# Passage
^^^^
During my time at Babson, I have come across a number of bright individuals who have great ideas for creating impactful organizations. However, for the most part, these remain great ideas and not much comes out of it. There is that certain process of deliberation and mumbling to oneself at the edge of the pool that even I couldn’t get past for so long. I’m writing today to show how and why that must be avoided.
DISCLAIMER: I haven’t read Len’s book, although I have been meaning to do so for a while now. I took the name in stride, though. ‘Just Start’ sounds about the right thing to do.

  • The playground: Bear with me while I get my point across using this analogy. Say you have an idea for solving a problem in the edtech space. Traditionally, you will hear things like ‘Do an industry analysis’ or ‘What is the addressable market size?’ and so on. While these are important questions at some point, you don’t need to dive into anything intense like that for a while.Think of the entire edtech space as a playground, and yourself as the new kid who wants to dominate and be the popular one. You want to know who the other kids are, where they came from and what they do best. You want to identify the big kids so you don’t step on their toes (yet) and you want to find a relatively empty spot where you can safely hatch your plans of conquest.
    Such should be the approach to doing something with your idea. One way that has proven itself to me is to reach out to as many people possible from within the playground (or beyond). You don’t know what you don’t know yet, and the only way you will know that is by asking. Going back to the edtech example I would try and reach out to students, teachers, district boards, companies involved, tutors, service providers and any other stakeholders you will find on the way – anything that will help give you a clear picture of the playground you’re about to enter.
  •  Get word out: Put it out there that you are working on idea X. Speak with friends and family, get feedback from experienced individuals and so on. when people get a sense of what you’re working on, they keep you on their mind and will usually connect you with leads when they can. This is usually a step forward – in my experience of working on my idea for about 3-4 months, I got randomly connected with helpful entrepreneurs, a couple investors, some customers and even a loony student who thought I stole his idea. About the fear of ‘idea theft’ – don’t have any. Even if you have a miraculous cure for cancer, chances are that the motivation for somebody to pursue just an idea and get into it full time is just about nothing. Even if they do, they’ll probably do it a lot differently.A few methods I have found effective for getting initial feedback are landing pages (unbounce.com, launchrock.com), twitter and facebook (or whatever else it is that your playground uses more), word of mouth, cold calling, blogging and so on. Be bold, and be persistent about getting constructive feedback. You can even shamelessly plug your pages where possible.

    HAVE YOU SEEN http://signup.borednomore.us/ ??

    Also, Babson. Babson has proven to be an amazing resource. As a student, I have been able to approach many companies and executives who I would otherwise have a tough time getting in touch with. The professors and the great folks at the accelerator have also helped me make some awesome connections. Be sure to use the Babson brand to it’s fullest.
^^^^
# What you should do
Copy the essay on acting on startup ideas from the words "HAVE YOU SEEN" through "to it’s fullest.", swapping "accelerator" for "incubator". The records have no connection to the essay.
^^^^
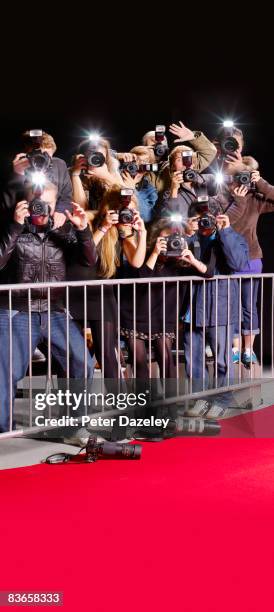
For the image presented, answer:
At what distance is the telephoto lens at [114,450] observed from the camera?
13.2 ft

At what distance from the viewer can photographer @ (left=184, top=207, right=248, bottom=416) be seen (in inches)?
189

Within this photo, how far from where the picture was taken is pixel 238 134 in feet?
18.4

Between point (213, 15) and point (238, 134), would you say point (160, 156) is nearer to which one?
point (238, 134)

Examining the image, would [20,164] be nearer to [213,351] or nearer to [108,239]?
[108,239]

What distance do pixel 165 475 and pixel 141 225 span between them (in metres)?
1.38

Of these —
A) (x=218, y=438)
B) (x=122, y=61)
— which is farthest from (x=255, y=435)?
(x=122, y=61)

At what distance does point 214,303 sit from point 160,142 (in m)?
1.32

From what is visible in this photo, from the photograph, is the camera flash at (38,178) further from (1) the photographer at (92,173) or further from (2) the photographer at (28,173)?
(1) the photographer at (92,173)

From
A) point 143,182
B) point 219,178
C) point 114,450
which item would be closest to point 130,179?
point 143,182

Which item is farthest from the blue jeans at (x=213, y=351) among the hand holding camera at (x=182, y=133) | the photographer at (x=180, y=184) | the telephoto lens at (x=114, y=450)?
the hand holding camera at (x=182, y=133)

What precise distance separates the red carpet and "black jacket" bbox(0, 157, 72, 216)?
1.30 m

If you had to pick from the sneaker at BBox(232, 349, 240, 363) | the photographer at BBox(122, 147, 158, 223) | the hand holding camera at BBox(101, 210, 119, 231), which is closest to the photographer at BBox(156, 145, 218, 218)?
the photographer at BBox(122, 147, 158, 223)

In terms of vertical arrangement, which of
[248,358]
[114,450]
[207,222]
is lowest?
[114,450]

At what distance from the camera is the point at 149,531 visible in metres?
3.00
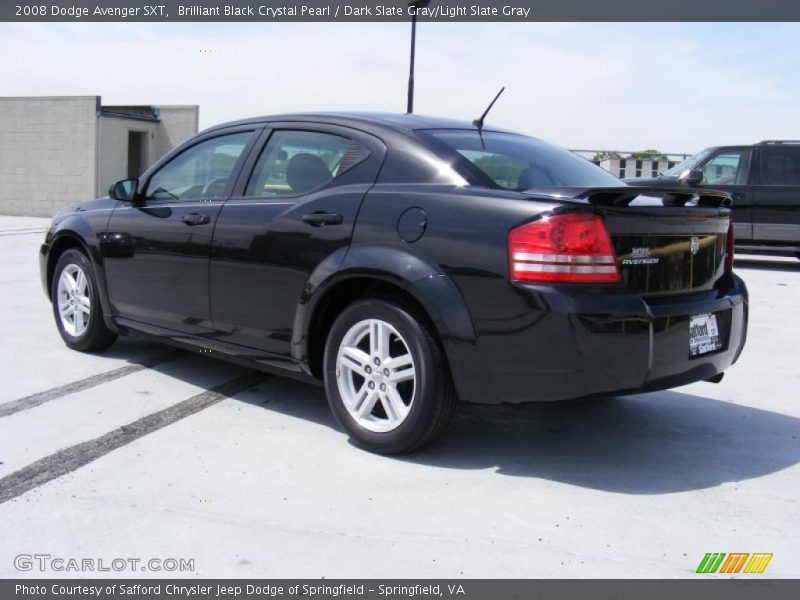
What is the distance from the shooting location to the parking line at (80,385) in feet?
15.0

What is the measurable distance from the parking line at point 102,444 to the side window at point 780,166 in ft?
33.3

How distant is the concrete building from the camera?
982 inches

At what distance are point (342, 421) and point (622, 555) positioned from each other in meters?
1.56

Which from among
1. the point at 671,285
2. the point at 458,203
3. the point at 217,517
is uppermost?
the point at 458,203

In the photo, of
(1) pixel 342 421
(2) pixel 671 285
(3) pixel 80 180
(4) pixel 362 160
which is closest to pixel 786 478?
(2) pixel 671 285

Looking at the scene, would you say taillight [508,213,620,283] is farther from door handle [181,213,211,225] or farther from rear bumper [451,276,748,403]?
door handle [181,213,211,225]

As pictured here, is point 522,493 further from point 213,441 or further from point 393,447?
point 213,441

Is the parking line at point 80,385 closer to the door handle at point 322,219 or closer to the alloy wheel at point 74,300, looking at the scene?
the alloy wheel at point 74,300

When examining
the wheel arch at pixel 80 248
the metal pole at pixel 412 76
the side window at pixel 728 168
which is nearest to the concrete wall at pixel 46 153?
the metal pole at pixel 412 76

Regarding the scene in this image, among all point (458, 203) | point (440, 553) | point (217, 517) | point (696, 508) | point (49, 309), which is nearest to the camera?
point (440, 553)

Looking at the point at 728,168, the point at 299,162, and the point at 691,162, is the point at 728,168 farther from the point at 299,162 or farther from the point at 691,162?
the point at 299,162

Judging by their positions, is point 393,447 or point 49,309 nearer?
point 393,447

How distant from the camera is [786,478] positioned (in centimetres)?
387

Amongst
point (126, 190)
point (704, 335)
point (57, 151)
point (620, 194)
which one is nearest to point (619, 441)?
point (704, 335)
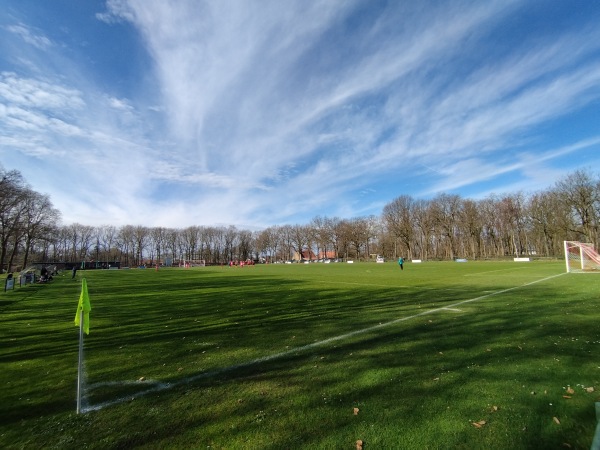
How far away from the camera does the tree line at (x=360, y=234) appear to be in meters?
57.5

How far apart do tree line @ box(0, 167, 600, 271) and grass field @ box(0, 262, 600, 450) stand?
167 ft

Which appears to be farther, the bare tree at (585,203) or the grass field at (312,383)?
the bare tree at (585,203)

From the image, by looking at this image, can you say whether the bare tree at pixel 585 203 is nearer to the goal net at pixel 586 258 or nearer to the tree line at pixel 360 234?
the tree line at pixel 360 234

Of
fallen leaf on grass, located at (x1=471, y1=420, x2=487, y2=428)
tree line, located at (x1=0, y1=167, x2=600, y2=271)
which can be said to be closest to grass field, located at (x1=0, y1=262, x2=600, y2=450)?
fallen leaf on grass, located at (x1=471, y1=420, x2=487, y2=428)

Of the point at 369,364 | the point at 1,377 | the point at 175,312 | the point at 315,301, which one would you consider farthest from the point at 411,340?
the point at 175,312

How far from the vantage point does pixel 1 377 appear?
5.48 metres

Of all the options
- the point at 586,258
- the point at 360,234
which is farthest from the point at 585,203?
the point at 360,234

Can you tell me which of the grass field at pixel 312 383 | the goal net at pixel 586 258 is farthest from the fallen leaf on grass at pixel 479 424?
the goal net at pixel 586 258

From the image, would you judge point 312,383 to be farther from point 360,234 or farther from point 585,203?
point 360,234

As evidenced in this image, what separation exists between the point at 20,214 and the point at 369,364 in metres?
72.1

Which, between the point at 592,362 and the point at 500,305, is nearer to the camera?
the point at 592,362

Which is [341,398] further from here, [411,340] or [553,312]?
[553,312]

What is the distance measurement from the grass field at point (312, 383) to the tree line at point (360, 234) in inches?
2006

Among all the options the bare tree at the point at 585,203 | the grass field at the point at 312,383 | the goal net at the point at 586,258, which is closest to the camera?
the grass field at the point at 312,383
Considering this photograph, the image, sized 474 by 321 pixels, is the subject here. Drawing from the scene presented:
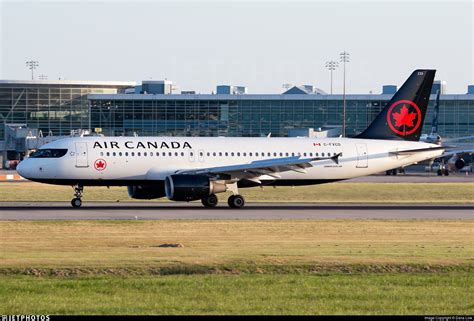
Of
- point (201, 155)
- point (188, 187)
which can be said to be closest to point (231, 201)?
point (201, 155)

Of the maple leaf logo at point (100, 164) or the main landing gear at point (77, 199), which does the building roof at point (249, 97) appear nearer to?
the main landing gear at point (77, 199)

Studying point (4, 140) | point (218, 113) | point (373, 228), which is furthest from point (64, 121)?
point (373, 228)

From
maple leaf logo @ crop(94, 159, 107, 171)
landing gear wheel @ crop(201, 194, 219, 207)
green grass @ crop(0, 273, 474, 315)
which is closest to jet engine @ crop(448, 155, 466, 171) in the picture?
landing gear wheel @ crop(201, 194, 219, 207)

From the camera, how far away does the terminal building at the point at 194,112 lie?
515 ft

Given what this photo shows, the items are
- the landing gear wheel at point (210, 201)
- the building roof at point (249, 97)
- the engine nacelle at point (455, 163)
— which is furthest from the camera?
the building roof at point (249, 97)

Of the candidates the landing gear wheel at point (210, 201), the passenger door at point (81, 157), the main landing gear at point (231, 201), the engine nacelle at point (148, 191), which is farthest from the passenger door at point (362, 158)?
the passenger door at point (81, 157)

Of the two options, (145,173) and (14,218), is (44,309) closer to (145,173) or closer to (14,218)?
(14,218)

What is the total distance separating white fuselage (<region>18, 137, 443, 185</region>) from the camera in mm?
54312

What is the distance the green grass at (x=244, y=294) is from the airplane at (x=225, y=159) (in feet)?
87.9

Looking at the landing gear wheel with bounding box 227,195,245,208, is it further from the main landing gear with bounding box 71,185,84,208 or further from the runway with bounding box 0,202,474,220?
the main landing gear with bounding box 71,185,84,208

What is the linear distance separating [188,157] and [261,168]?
3.94 metres

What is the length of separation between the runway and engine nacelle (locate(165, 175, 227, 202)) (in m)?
0.73

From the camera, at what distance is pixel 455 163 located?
126250 millimetres

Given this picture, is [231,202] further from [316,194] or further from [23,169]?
[316,194]
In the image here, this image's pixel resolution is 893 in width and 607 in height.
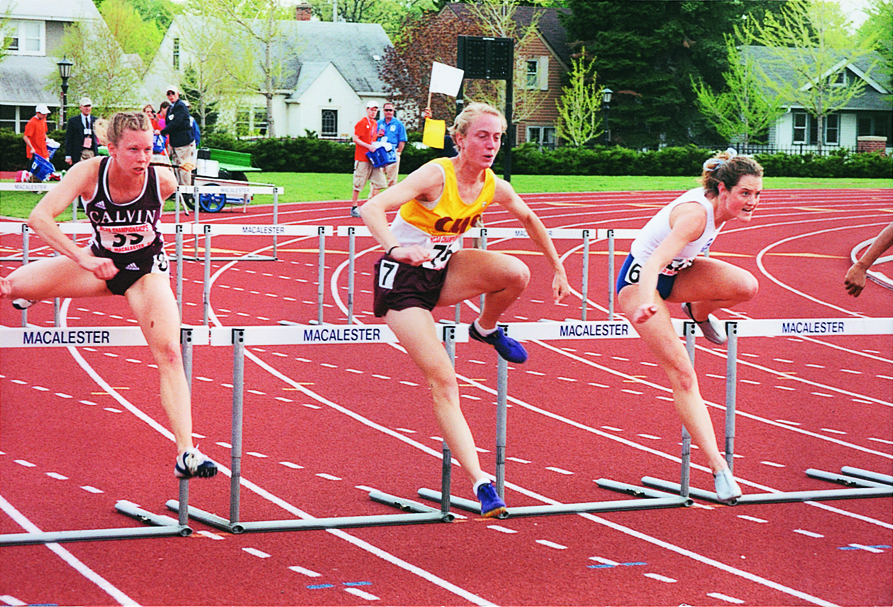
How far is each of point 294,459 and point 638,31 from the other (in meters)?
44.6

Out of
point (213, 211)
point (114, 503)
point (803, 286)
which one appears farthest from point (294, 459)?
point (213, 211)

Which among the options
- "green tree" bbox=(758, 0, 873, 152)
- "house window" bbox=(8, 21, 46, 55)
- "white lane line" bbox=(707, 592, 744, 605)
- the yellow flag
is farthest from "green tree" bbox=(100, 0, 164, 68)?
"white lane line" bbox=(707, 592, 744, 605)

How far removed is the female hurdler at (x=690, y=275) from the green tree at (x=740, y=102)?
1668 inches

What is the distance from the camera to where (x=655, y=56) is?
50.0 m

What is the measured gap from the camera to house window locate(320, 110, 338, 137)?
53312 millimetres

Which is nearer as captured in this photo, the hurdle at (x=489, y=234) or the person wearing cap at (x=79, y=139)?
the hurdle at (x=489, y=234)

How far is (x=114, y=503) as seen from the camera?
570 centimetres

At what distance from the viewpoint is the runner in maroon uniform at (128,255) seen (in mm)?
4781

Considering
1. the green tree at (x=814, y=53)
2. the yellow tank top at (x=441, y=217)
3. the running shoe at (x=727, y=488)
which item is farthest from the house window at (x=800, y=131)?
the yellow tank top at (x=441, y=217)

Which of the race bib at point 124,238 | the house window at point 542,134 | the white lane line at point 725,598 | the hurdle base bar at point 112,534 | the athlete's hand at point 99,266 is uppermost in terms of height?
the house window at point 542,134

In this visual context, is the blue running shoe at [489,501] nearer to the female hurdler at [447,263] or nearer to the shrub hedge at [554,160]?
the female hurdler at [447,263]

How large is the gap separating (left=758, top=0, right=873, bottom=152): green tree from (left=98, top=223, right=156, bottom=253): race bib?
143 feet

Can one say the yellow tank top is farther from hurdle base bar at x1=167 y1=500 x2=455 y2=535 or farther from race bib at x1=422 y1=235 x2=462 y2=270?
hurdle base bar at x1=167 y1=500 x2=455 y2=535

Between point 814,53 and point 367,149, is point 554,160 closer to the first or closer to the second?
point 814,53
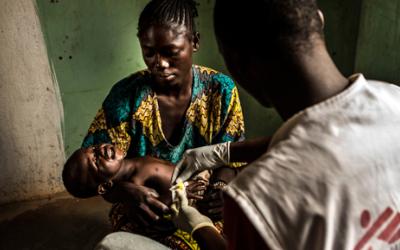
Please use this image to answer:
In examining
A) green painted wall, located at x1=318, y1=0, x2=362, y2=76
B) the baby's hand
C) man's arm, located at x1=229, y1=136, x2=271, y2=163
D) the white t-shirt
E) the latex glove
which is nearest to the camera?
the white t-shirt

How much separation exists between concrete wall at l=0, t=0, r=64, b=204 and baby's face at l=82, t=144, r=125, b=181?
96cm

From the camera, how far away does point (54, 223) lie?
104 inches

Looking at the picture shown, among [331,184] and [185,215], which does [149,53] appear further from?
[331,184]

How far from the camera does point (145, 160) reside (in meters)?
1.82

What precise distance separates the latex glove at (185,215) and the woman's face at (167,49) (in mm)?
486

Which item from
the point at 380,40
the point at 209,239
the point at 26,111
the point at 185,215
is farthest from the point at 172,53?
the point at 380,40


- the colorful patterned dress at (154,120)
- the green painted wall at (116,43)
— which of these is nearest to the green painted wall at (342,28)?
the green painted wall at (116,43)

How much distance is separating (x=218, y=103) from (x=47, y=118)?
127 cm

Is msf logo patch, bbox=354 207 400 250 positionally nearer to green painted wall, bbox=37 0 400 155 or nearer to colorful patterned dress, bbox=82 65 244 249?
colorful patterned dress, bbox=82 65 244 249

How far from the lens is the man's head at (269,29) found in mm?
850

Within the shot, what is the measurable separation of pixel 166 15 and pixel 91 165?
695 mm

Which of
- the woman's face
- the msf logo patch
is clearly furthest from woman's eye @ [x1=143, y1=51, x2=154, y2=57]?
the msf logo patch

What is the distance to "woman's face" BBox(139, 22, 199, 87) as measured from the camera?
69.2 inches

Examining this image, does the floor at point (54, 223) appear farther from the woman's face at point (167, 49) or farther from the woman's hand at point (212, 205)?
the woman's face at point (167, 49)
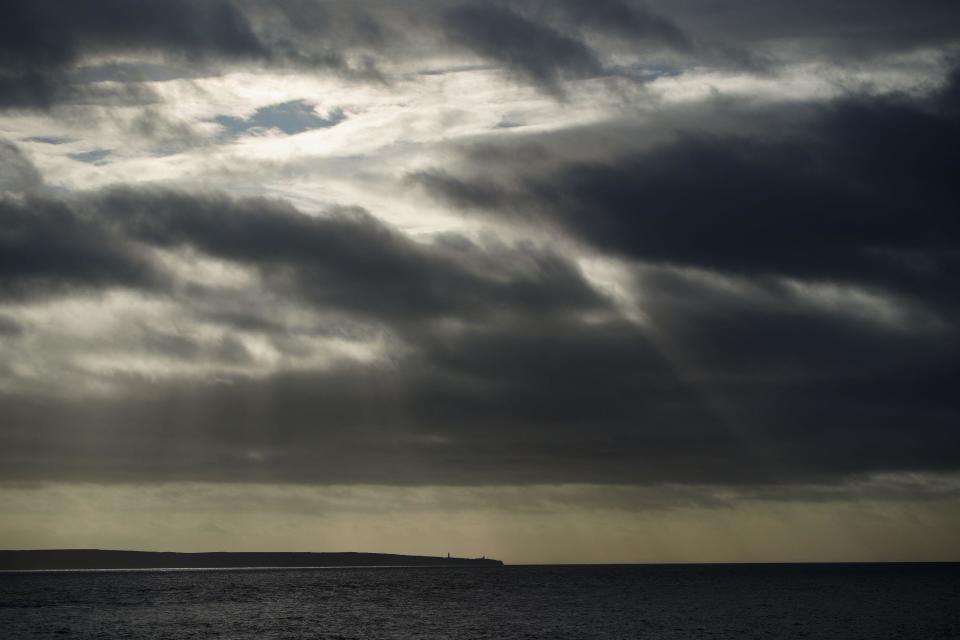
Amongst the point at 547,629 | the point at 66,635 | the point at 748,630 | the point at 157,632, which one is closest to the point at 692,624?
the point at 748,630

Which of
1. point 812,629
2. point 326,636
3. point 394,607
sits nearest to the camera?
point 326,636

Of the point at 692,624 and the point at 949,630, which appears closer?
the point at 949,630

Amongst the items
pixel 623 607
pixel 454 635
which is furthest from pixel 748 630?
pixel 623 607

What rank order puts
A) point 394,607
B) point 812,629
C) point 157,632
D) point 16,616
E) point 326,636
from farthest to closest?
point 394,607 < point 16,616 < point 812,629 < point 157,632 < point 326,636

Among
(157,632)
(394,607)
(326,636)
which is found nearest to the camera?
(326,636)

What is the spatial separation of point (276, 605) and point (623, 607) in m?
65.6

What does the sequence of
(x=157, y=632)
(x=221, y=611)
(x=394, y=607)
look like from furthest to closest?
(x=394, y=607), (x=221, y=611), (x=157, y=632)

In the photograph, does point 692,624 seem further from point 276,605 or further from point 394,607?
point 276,605

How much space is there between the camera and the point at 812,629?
143 m

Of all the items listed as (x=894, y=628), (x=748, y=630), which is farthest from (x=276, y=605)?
(x=894, y=628)

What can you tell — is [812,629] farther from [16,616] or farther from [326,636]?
[16,616]

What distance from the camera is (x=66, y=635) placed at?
4995 inches

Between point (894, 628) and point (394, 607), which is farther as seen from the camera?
point (394, 607)

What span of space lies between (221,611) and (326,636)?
^^^^
# Final answer
HAVE YOU SEEN http://signup.borednomore.us/ ??

    Also, Babson. Babson has proven to be an amazing resource. As a student, I have been able to approach many companies and executives who I would otherwise have a tough time getting in touch with. The professors and the great folks at the incubator have also helped me make some awesome connections. Be sure to use the Babson brand to it’s fullest.